Configuring OpenWayback

This document outlines the core configuration element needed to get OpenWayback up and running, including building your CDX index.

For advanced options see Advanced configuration

As described in How to install OpenWayback typically runs inside a Tomcat web server deployed on a Linux or Unix system. The following documentation assumes this is the case and that the reader is generally familiar with both Tomcat and the bash command shell commonly found on Linux and Unix operating systems.

The configuration file

OpenWayback uses Spring XML configuration file. This file is called wayback.xml and can be found in the WEB-INF folder of the webapp (typically, this would be $CATALINA_HOME/webapps/ROOT/WEB-INF/wayback.xml.

The file contains multiple configuration options, with various parts commented out.

The bare essentials (or how to use the BDB indexing)

The default configuration that comes with OpenWayback uses a Berkeley DB (BDB) database to store information about where to find your ARC and/or WARC files and an index of their content. It is also configured to automatically populate these indexes.

To get started with OpenWayback you only need to edit a few of the properties specified right near the top of the file:

<bean class="org.springframework.beans.factory.config.PropertyPlaceholderConfigurer">
  <property name="properties">
    <value>
      wayback.basedir=/tmp/openwayback
      
      wayback.archivedir.1=${wayback.basedir}/files1/
      wayback.archivedir.2=${wayback.basedir}/files2/
      
      wayback.url.scheme=http
      wayback.url.host=localhost
      wayback.url.port=8080
      wayback.url.prefix=${wayback.url.scheme}://${wayback.url.host}:${wayback.url.port}
    </value>
  </property>
</bean>
  • Directories These are settings that direct the BDB indexing.
  • wayback.basedir should point at a directory where OpenWayback can store its internal state and keep temporary files.
  • wayback.archivedir points at two directories where OpenWayback can find ARC and/or WARC files. OpenWayback will search these two directories recursively. By default they are relative to the basedir but you may specify any fully qualified path. Do note, it may take OpenWayback a very long time to process a large collection of ARC/WARC files. For larger collections, you should read on about how to use CDX indexes. If you need to specify more than two directories, you will need to edit the BDBCollection.xml configuration file.

  • Web access These are more general settings telling OpenWayback how the webserver hosting it is configured.

  • wayback.url.scheme Whether access to the OpenWayback instance is via http or https. For https you will also need to configure the Tomcat web server accordingly. By default http is selected and this is usually the right choice.

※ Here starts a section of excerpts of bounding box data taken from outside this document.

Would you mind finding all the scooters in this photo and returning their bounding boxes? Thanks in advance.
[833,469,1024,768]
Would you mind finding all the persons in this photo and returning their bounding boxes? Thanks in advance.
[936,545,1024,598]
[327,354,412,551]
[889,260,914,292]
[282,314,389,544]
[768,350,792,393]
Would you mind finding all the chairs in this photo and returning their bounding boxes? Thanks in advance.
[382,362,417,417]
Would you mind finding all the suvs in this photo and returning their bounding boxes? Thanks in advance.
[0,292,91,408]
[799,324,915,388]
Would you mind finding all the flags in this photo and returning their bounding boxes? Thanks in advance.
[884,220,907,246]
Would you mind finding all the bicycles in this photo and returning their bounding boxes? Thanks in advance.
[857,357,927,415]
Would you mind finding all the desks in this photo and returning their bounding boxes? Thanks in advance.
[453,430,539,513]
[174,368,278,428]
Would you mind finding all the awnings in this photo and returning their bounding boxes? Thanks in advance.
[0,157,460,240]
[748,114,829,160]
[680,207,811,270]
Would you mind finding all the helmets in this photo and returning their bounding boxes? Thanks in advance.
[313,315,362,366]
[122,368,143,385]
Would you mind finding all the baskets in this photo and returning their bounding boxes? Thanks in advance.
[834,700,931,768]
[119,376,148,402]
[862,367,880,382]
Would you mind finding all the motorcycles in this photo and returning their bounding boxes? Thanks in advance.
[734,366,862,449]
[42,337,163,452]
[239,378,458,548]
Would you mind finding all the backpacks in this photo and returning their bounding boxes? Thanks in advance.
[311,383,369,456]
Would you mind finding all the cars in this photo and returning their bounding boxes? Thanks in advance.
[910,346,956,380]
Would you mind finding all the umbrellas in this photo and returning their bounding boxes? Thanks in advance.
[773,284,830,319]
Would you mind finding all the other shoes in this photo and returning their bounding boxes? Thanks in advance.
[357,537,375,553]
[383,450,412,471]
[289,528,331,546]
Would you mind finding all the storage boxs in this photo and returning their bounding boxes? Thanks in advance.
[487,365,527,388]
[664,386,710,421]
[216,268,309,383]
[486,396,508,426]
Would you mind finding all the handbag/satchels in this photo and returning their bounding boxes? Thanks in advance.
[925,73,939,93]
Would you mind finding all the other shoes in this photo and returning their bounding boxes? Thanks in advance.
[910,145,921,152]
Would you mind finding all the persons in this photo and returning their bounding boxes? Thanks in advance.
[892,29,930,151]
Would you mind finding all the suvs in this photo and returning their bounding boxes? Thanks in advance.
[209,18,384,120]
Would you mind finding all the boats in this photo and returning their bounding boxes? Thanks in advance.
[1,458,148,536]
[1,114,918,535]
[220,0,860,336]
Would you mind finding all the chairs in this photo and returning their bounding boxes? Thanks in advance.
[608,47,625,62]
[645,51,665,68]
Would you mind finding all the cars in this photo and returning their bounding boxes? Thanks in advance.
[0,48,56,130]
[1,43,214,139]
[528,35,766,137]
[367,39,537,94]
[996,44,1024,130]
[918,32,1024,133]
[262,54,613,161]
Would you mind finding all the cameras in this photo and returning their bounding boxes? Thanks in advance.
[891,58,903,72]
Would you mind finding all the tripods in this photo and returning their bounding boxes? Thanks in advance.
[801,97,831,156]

  • wayback.url.host The host name used to access OpenWayback. Typically the host name of the server running OpenWayback. If you leave it at the default, localhost, OpenWayback will only behave normally if accessed from the machine hosting it.

  • wayback.url.port The port on which Tomcat is listening. By default this is 8080 which is also the default port for Tomcat.

  • wayback.url.prefix Assembles the scheme, host name and port into an URL prefix. You do not need to edit this setting unless you are deploying OpenWayback in a non-ROOT context.

Setting these correctly is enough to get a small collection up and running in OpenWayback. When you restart Tomcat, OpenWayback will automatically index all the ARC and WARC files under wayback.archivedir.1 and wayback.archivedir.2 (this can take some time!). You can then view them in a browser at http://localhost:8080/wayback (or whatever you configured the scheme, host name and port to be).

This approach is only suitable for very small collections. For larger collections, we recommend the use of CDX indexes.

CDX indexing (or OpenWayback at scale)

A CDX file is a simple text file which contains a list of all the URLs in your collections, one URL per line.

A CDX index is a sorted CDX file.

Building CDXs

OpenWayback ships with several command line tools in addition to the WAR file. If you untar the OpenWayback distribution into $WAYBACK_HOME these can all be found under $WAYBACK_HOME/bin.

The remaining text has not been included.